The Web Extractor (or Web Scraper in the interface) allows you to collect content from one or more websites to process it through other nodes. For example, you can extract text from articles, products from an online store, or even take a screenshot for a Prompt Node with a vision model to analyze later.

Web Scraper Node Overview.

Its main advantages are:

  • Flexibility in sources: you can use internal scraping or a specialized external service.
  • Ease of integration: it connects with other nodes, such as the Text Splitter Node to divide the text into parts and process them independently.
  • Customization: define what data to collect (full content, headers, etc.) and include or exclude images, links, and more.

Configurations

To start using the Web Extractor, you must select the content source and set the options for how the data will be obtained. These are the main configurations:

1. Source

The available sources may vary depending on the plan and the providers active in your account. For example:

  • Url Content AI Content Labs
  • Url Content Frase
  • Url Content ScrapeOwl
  • Screenshot ScrapeOwl
  • Url Content Scrape.do
  • Screenshot Scrape.do

List of providers and scraping options.

Choose the option that best suits the protection or complexity of the site you are going to extract. For example, “Screenshot” is useful when you want to perform a subsequent visual analysis.

2. Variables and URLs

In the URLs field, you can add one or more addresses to extract information. It is even possible to use results from previous nodes to dynamically generate the list of sites.

3. Scraping Options

There are several functions to adjust how the information will be obtained:

Scraper Node Configuration Options.

  • Retry: if the provider fails to extract the information, it will try with another one.
  • Premium Proxies: for websites with advanced protection, activate this option and use a specialized proxy service.
  • Render Javascript: allows rendering the content if the page depends on scripts.
  • CSS Elements: extracts only certain sections of the site, for example a specific div with the content that interests you.

4. Data to Return

Decide what information will be returned:

  • Raw Content: includes all the HTML of the page.
  • Headers: limited to H1, H2 tags, etc., useful for identifying the structure of an article.
  • Exclude Images or Exclude Links: selective removal to focus on the text.
  • Word Count: calculates the total number of words, ideal for measuring the length of the content.

5. Output Settings

The Web Extractor includes the same output options as other nodes, such as hiding its result or not sending it to a webhook. However, Separator Pattern stands out here, which allows you to separate the content of multiple URLs with a specific pattern. Thus, if you get results from multiple pages, you can easily separate them with a Text Splitter Node later.

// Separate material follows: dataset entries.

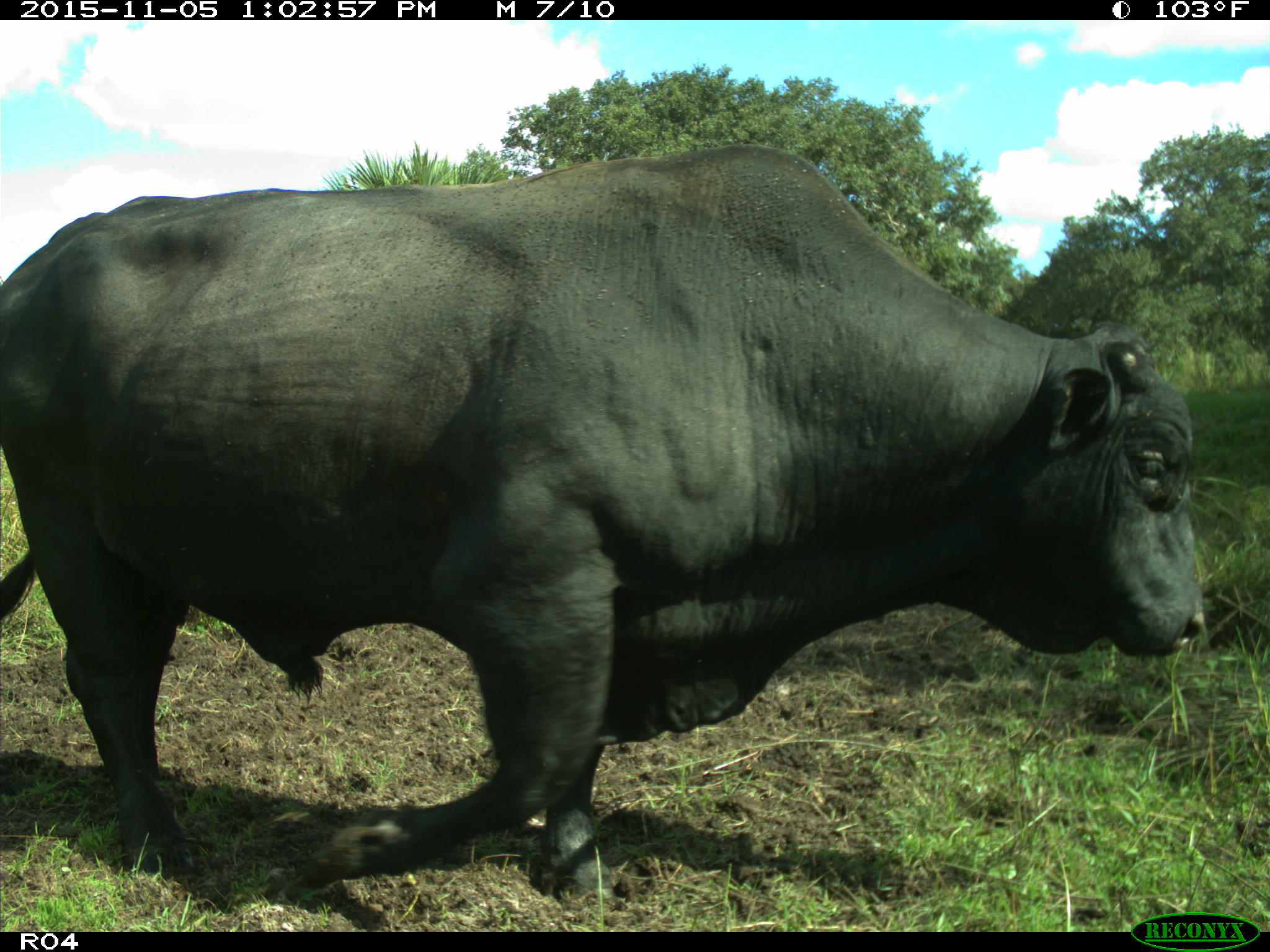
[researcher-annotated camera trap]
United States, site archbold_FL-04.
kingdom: Animalia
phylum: Chordata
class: Mammalia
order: Artiodactyla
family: Bovidae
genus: Bos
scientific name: Bos taurus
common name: domestic cow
Bos taurus (domestic cow).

Output settings, with focus on Separator Pattern.

Usage Tips

  • Combine with Text Splitter Node: if you extract content from multiple links, configure a pattern in “Separator Pattern” and then use a “Text Splitter” node to divide the result into more manageable sections.
  • Include a Prompt Node: after scraping, pass the information to a “Prompt Node” so that a language model can perform a summary, translation or analysis of the extracted text.
  • Screenshots for Visual Intelligence: if you need to analyze the appearance of the website or graphic elements, select a “Screenshot” provider and then connect it to a Prompt Node with a vision model for processing.
  • Optimize extraction: use the CSS and Render Javascript selectors only if necessary. This will save time and resources in your flow.

In short, the Web Extractor (Scraper) node is your starting point for working with external content, offering you a wide range of customization. By combining it with other nodes, you will have a solid and automated flow to collect, clean and process information from the web.